July 11, 2012

Experimental Metaphysics, or, the anti-God Particle

Physics and philosophy: a dichotomy that reaches back centuries, and perhaps a necessary boundary exists between them, one that fuels each side in its quest to explain Being and Knowledge, and all of the nebulous associations therein. It seems like a zen koan to describe noumena from the perspective of high energy physics, or to linguistically deconstruct the spin of an elementary particle. And yet I think both reach toward the same goal: to identify, and contextualize, what it means to be, and how the knowledge behind that "means" is produced. When science announces a discovery as important as the Higgs, it's a lot more than simple materiality (though that's vital); evidence of a Higgs field goes a long way toward describing the makeup of space, and how the universe came to exist, which is a lot closer to philosophy than some physicists would like to admit. And when a theorist examines materiality from a discursive perspective, proposing that matter and meaning are inextricably co-produced, it's hard not to conclude that experiments like the LHC are implicated. Scientists hold themselves to strict verifiability and reproducibility standards in their work, but it's rarely discussed how the fact that they set these standards for themselves affects scientific epistemology. A Higgs-like particle has been confirmed at a mass of approximately 125 GeV. Aside from its very large importance as an empirical discovery--the Standard Model, should this result hold up, would then be complete--what does it mean to us?

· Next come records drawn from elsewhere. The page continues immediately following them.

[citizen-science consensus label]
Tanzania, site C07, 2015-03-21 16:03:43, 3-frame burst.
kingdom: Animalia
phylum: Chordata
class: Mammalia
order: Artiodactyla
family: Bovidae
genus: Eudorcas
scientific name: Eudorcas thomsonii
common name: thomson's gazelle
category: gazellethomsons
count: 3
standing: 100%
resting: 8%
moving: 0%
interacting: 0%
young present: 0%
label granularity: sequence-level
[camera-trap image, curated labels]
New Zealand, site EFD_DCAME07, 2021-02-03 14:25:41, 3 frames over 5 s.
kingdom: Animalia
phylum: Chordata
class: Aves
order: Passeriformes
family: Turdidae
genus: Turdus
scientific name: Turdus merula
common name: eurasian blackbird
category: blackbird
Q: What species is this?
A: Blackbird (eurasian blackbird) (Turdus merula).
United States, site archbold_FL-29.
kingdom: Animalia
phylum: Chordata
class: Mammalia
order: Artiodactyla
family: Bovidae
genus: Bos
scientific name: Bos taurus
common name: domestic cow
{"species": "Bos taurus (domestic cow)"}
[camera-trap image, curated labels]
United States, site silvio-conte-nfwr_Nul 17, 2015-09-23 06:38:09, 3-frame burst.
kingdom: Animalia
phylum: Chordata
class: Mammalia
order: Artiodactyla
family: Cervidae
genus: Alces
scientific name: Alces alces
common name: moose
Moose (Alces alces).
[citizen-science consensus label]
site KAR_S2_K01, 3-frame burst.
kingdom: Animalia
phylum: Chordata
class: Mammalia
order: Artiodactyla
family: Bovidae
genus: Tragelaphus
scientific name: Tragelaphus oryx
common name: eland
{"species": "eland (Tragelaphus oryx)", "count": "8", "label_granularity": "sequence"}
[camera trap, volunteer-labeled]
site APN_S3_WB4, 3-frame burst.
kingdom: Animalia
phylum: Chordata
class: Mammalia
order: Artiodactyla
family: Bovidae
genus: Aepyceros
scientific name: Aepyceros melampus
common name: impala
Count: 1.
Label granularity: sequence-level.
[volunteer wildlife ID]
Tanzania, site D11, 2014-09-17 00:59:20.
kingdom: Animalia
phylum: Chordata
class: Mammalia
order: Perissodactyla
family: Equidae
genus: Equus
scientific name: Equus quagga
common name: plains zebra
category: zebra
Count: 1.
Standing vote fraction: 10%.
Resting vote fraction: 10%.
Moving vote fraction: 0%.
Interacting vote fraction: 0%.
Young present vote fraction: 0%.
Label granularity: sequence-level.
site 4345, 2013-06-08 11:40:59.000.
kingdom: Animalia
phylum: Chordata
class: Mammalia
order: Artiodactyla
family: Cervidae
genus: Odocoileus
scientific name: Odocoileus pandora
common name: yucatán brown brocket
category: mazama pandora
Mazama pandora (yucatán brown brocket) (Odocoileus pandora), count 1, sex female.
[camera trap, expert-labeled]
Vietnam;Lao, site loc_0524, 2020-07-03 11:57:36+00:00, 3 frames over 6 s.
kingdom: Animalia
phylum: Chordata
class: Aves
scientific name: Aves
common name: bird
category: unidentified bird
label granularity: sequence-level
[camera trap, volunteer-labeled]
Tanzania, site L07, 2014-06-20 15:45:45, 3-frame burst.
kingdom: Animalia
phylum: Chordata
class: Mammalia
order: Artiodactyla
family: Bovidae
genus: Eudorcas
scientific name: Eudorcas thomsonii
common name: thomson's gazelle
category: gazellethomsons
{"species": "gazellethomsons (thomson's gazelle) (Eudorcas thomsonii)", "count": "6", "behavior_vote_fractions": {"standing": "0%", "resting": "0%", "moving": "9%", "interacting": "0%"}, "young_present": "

Lawrence Krauss, who writes a lot about space, proposes a theory along these lines: now that we know something about the Higgs field, which purportedly interacts with particles in a way that gives them mass, we know something about how our universe developed to accommodate life. Without the Higgs field, particles would never have combined to form atoms, molecules, planets; without an aggregation of mass, conditions for (our form of) life could have never manifested. Discrete particles would zip around at the speed of light; we would all be neutrinos, so to speak. We understand life by understanding the component parts that create a space in which life can exist. Krauss writes that a Higgs field "validates the notion that seemingly empty space may contain the seeds of our existence." Empty space, in fact, proves not to be so empty: dark energy, the Higgs field, and other quantum stuff is out there, and some of it--or something not yet identified--drives an ever-increasing inflation of the universe, which is another important piece of the ontological puzzle. (My indulgent theory: consciousness itself is dark energy. More explanation about the multiverse theory, and the specific amount of dark energy present in our universe, is warranted to flesh this out, which I'll do in a later post.) 

Based on these implications of a Higgs field, Krauss suggests that the Higgs particle is "arguably more relevant than God." This strikes me as an unabashed toeing of the philosophical line, despite its ostensibly religious language (it's also, of course, a reference to the much-loathed "God particle" moniker that the media loves): the deeper we probe the depths of matter, space, and time, the more empirical our knowledge becomes about the origin of the universe, theoretically eliminating the need for invented theologies to explain natural events. But God has always been a tool for a way of thinking that, by definition, eschews empiricism: faith is the operative apparatus, not belief in a verifiable system. I doubt any ardent believer in God/gods is swayed by the arrival of a verifiable Higgs, and I don't blame them: who's to say that God didn't activate the Higgs field so life could arise here? More important is the Higgs' contribution to metaphysical exploration, to our understanding of what it means to exist as an amalgam of particles, how agency is related to matter, how an ability to think came to be. The term "experimental metaphysics" was coined by Abner Shimony, and attempts to apply metaphysical concepts to experimental analysis. The Higgs is a sublime example of this overlap. If physics and philosophy split apart at the advent of experimental verification, it appears that we've at last arrived back where we started, using one field to inform and provoke the other to greater and more nuanced understandings of ourselves.